Nadirah Angail recently beautifully wrote a post, describing the pain of many women when it relates to having children. This post focuses on the pain of three women. The first woman mourns because she has not been able to have children. The second woman deals with criticism because she has a large family (5 kids). The third woman deals with only having one child. As a woman that only has one child and who desperately wants more, she describes my pain very thoroughly. And I appreciate her efforts to bring light to my situation, but I don’t agree with her conclusion.
Her conclusion is this: “These women are everywhere. They are our neighbors, our friends, our sisters, our co-workers, our cousins. They have no use for our advice or opinions. Their wombs are their own. Let’s respect that.”

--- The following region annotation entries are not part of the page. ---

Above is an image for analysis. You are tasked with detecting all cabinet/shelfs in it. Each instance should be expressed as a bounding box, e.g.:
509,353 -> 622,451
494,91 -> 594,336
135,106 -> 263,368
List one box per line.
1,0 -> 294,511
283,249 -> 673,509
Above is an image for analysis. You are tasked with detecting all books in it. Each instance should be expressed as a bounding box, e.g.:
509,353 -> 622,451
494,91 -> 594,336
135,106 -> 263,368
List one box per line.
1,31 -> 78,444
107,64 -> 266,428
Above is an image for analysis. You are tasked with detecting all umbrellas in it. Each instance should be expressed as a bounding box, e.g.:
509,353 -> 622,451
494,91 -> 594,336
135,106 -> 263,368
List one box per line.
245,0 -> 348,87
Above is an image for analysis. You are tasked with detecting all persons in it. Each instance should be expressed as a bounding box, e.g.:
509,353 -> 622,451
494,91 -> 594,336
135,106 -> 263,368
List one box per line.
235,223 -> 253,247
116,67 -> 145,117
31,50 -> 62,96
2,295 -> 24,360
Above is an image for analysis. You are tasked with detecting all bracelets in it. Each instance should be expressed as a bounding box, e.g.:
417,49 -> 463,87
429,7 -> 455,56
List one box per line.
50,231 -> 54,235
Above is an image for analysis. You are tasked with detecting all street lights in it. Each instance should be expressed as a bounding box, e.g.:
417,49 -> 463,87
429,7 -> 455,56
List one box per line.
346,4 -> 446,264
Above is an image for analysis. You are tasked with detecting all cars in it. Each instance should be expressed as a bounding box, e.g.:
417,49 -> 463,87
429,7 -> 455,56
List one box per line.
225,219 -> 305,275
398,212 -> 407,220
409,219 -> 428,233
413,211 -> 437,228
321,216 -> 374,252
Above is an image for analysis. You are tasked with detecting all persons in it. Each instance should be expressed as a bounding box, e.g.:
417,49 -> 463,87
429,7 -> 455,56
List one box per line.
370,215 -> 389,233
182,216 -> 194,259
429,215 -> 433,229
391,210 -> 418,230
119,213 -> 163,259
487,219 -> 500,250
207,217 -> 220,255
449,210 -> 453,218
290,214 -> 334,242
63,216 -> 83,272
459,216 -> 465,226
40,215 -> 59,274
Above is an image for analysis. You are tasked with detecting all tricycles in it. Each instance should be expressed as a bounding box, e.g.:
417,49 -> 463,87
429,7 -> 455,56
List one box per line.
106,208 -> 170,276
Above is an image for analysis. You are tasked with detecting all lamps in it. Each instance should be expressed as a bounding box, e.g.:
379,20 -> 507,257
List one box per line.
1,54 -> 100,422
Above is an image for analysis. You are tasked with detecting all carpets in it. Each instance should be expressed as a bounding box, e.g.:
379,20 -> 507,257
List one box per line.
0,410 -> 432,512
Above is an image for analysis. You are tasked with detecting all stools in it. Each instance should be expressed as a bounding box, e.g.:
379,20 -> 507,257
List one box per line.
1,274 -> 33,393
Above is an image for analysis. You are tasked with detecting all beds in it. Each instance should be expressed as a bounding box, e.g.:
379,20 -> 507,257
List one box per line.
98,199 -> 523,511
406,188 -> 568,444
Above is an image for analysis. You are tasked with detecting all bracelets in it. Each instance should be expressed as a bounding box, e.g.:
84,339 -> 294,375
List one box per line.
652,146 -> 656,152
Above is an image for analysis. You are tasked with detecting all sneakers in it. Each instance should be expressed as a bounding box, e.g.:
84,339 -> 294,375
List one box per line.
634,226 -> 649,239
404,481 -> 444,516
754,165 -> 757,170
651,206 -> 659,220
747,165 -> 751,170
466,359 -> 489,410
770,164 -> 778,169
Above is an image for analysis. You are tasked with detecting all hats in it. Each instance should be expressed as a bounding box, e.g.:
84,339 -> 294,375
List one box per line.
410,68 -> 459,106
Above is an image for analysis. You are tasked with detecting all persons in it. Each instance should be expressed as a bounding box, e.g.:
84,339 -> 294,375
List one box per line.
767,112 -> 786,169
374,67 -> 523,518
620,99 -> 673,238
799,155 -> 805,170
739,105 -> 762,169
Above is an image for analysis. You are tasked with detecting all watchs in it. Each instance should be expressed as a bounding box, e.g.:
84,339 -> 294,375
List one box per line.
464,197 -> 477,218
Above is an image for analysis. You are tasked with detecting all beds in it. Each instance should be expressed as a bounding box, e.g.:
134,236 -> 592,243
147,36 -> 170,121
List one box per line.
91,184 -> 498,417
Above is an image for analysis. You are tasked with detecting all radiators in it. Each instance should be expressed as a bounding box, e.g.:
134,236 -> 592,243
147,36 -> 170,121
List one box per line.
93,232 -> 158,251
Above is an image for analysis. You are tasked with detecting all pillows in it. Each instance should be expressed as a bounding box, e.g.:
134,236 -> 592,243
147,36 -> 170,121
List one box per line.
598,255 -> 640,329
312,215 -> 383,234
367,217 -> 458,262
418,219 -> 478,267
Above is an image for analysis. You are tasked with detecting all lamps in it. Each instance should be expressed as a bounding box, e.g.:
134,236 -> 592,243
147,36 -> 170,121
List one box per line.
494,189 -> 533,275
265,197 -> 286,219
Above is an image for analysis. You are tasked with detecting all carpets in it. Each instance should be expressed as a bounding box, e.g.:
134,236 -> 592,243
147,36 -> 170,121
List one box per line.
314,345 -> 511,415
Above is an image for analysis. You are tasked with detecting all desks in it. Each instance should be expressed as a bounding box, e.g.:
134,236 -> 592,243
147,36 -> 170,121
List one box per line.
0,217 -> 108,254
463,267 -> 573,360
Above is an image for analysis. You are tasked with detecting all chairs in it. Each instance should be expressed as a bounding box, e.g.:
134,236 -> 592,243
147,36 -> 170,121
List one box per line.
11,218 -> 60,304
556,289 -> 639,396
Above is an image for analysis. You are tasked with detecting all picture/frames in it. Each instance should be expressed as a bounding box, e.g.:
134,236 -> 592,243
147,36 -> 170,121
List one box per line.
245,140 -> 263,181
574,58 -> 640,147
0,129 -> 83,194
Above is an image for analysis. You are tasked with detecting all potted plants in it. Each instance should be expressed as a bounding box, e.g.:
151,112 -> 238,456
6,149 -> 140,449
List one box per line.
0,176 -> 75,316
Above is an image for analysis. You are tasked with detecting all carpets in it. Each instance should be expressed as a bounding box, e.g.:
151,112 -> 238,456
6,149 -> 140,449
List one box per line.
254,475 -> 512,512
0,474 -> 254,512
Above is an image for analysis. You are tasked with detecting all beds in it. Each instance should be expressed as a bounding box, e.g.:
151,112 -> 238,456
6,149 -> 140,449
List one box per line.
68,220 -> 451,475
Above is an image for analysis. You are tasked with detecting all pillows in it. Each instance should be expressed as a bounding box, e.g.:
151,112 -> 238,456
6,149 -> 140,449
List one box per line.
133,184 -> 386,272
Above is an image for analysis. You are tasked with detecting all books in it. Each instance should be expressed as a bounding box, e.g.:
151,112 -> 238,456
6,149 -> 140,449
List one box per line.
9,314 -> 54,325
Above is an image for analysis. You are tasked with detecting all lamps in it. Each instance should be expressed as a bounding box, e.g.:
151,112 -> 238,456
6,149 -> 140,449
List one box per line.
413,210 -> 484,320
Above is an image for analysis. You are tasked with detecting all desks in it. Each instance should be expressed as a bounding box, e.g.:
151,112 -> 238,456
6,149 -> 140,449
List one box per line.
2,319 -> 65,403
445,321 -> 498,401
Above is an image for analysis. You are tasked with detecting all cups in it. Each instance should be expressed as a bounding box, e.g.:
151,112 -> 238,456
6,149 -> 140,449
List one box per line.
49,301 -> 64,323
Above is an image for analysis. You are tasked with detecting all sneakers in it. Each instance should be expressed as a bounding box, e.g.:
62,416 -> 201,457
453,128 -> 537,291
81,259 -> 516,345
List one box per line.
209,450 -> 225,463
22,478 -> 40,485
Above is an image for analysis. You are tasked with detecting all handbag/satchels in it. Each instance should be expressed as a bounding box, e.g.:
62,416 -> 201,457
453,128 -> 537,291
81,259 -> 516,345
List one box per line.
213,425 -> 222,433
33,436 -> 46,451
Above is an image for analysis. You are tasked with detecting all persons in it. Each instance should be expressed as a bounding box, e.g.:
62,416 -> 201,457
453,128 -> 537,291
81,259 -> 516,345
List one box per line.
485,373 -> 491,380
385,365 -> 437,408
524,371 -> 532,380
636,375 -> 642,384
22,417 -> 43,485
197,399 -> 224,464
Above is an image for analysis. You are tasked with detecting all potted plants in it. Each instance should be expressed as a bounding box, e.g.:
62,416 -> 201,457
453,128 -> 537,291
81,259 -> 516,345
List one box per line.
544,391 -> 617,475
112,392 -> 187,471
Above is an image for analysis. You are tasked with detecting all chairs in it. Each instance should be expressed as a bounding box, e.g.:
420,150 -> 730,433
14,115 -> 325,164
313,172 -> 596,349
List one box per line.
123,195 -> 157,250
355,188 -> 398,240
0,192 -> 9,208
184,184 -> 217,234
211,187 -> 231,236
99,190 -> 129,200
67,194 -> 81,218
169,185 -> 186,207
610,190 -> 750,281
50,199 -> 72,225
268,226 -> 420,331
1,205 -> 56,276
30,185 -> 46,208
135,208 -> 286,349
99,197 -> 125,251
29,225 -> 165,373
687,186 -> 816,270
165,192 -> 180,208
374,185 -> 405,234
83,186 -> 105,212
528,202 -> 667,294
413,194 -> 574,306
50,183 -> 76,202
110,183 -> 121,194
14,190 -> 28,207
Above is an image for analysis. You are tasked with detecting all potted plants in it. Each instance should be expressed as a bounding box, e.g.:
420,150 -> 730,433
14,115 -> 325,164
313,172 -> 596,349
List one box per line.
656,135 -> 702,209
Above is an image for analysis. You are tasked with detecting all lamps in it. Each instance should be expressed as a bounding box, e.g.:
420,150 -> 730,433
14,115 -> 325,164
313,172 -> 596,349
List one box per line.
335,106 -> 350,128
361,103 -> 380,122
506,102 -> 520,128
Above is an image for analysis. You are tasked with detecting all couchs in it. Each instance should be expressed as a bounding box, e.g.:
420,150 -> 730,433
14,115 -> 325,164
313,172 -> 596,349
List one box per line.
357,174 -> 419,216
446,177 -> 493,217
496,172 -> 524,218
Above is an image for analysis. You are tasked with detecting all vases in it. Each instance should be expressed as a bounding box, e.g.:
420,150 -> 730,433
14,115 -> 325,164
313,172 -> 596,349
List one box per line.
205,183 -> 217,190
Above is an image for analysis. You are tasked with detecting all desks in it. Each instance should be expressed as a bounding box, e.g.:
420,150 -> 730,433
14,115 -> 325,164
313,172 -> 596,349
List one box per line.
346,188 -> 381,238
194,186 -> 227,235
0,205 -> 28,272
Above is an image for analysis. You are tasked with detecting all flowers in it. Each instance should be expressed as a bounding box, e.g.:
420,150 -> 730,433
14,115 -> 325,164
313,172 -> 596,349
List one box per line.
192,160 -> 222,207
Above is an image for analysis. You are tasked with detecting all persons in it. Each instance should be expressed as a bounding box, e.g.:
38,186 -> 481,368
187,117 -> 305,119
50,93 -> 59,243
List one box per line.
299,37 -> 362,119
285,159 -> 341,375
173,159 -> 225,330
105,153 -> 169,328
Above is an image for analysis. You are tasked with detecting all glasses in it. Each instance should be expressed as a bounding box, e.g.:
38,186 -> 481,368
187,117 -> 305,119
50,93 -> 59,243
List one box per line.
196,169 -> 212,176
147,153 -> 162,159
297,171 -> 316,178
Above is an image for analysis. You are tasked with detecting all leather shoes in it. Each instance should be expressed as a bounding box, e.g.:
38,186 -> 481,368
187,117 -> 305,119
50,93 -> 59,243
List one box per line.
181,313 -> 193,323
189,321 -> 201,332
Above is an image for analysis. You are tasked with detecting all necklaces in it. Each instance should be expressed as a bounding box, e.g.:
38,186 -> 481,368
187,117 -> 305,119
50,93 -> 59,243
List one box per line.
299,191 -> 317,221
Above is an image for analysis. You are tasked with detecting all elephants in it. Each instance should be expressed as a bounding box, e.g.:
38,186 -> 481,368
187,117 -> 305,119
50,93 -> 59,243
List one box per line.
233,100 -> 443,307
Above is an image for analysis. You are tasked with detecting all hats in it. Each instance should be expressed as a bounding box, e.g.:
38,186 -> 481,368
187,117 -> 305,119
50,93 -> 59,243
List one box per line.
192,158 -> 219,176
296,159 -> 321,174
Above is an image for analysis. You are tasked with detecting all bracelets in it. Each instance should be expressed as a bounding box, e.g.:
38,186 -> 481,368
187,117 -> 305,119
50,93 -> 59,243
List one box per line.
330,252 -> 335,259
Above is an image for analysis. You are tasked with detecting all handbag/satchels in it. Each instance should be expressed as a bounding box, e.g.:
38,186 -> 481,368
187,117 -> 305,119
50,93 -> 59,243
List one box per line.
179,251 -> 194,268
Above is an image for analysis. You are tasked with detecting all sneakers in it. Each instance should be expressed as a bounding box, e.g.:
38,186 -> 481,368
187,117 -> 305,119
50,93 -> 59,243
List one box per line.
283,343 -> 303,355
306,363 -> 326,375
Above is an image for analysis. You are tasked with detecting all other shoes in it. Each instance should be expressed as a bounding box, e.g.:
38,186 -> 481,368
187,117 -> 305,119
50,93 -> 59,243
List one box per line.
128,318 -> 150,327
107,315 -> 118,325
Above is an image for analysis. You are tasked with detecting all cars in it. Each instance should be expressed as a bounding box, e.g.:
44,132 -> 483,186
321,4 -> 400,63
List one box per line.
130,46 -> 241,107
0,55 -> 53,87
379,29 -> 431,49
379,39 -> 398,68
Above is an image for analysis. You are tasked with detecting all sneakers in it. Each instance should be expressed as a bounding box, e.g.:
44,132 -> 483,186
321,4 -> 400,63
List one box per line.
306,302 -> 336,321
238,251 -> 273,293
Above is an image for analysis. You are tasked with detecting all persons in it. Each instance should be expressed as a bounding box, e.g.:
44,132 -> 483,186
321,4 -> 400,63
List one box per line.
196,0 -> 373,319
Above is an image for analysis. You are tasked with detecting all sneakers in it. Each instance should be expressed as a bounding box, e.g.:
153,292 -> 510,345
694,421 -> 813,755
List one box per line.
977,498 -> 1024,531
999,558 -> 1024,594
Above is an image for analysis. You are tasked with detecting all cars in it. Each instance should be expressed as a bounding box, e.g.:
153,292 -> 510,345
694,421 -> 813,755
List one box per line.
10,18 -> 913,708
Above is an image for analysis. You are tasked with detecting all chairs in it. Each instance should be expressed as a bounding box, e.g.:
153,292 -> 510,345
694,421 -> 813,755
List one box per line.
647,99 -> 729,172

For the most part, I would agree with her. But not talking about my pain doesn’t make my situation better. Now, I don’t need my pain to be the center of every conversation, but we don’t need to completely avoid the topic. If we talk about it, I hurt. If we don’t talk about it, I still hurt. But please be careful with your advice or opinion. I don’t need everyone’s opinions, but I could use everyone’s support. Anyone with pain (which will eventually be us all) needs the support of others. Let’s look at the way the Bible tells us to support one another.
Prayer (James 5:16). Pray that I will have more kids. Pray that I will be healthy for my kids. Pray that I will have understanding as I wait for God’s timing.
Love (John 13:35). Please be careful what you say or imply.
Honor (Romans 12:10). Please don’t belittle my situation. Please respect me.
Care (1 Corinthians 12:25). We are called to take care of one another like we would our own body parts.
Comfort (2 Corinthians 13:11) Sometimes, we need others to acknowledge our pain.
Be gentle and patient (Ephesians 4:2)
Encourage (1 Thessalonians 5:15). Sometimes, we need others to say, “I know it is hard, but you can do it.”
There are many more ways to support one another. The Bible is full of suggestions, because, as people, we were not made to be alone. God wants us to be in a relationship with Him and other people. The point of this blog is that sometimes we allow our pain to separate us from others. That is what the deceiver wants. He wants us to feel alone and ashamed of our pain. He wants us to feel like we have to deal with it by ourselves.
But that is not how God created us. Healing comes from God, often through other people. He wants to use our pain for His glory, not to destroy us.